[begin LISTED RECORDS]
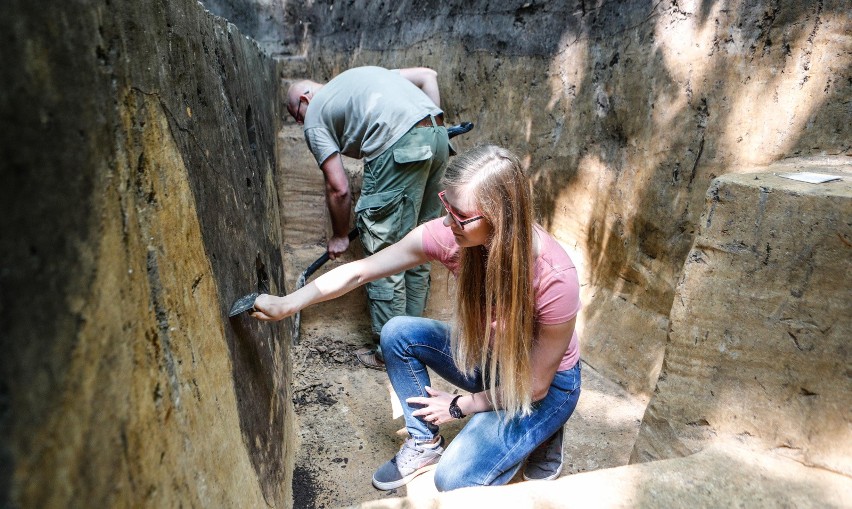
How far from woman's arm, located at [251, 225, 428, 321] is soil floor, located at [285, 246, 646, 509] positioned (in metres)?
0.79

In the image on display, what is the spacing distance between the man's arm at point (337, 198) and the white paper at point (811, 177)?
186 centimetres

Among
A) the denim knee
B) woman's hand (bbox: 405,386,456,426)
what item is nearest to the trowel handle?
the denim knee

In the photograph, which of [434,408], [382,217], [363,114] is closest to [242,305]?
[434,408]

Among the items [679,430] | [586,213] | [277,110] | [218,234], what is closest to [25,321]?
[218,234]

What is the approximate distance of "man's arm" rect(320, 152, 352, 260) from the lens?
278 cm

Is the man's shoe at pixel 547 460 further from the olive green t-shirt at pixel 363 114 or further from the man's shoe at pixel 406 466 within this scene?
the olive green t-shirt at pixel 363 114

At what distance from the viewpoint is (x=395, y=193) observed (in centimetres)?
282

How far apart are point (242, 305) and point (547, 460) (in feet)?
3.98

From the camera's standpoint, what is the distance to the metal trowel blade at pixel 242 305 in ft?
4.91

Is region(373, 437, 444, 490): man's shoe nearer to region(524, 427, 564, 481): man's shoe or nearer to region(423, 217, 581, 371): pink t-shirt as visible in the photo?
region(524, 427, 564, 481): man's shoe

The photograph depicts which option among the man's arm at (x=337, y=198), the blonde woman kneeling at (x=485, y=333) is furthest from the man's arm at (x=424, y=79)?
[end LISTED RECORDS]
EXERCISE |
Rewrite the entries with "photograph" switched to "image" and every other word left unchanged. Leave the pictures out.

EXERCISE RESULT |
How far from woman's arm, located at [251, 225, 428, 321] is soil floor, located at [285, 246, 646, 509] positioned (in metres)?
0.79

In the image on display, what is the spacing distance between the man's arm at point (337, 198) and the white paper at point (811, 177)?
186 centimetres

Among
A) the denim knee
B) woman's hand (bbox: 405,386,456,426)
what item is nearest to the trowel handle?
the denim knee

In the image, which of [434,408], [382,217], [363,114] is closest to [242,305]?
[434,408]

Among the items [679,430] | [586,213] | [277,110] | [218,234], what is closest to [25,321]?
[218,234]

What is the approximate distance of "man's arm" rect(320, 152, 352, 260) from the lens?
278 cm

Is the man's shoe at pixel 547 460 further from the olive green t-shirt at pixel 363 114 or further from the man's shoe at pixel 406 466 within this scene?
the olive green t-shirt at pixel 363 114

At what distance from the viewpoint is (x=395, y=193) observed (in centimetres)?
282

How far apart are point (242, 305) and point (547, 460) (in feet)?
3.98

From the camera's standpoint, what is the distance to the metal trowel blade at pixel 242 305 in ft?
4.91

Is region(373, 437, 444, 490): man's shoe nearer to region(524, 427, 564, 481): man's shoe or nearer to region(423, 217, 581, 371): pink t-shirt as visible in the photo?
region(524, 427, 564, 481): man's shoe

The image depicts which option among the man's arm at (x=337, y=198), the blonde woman kneeling at (x=485, y=333) is furthest from the man's arm at (x=424, y=79)?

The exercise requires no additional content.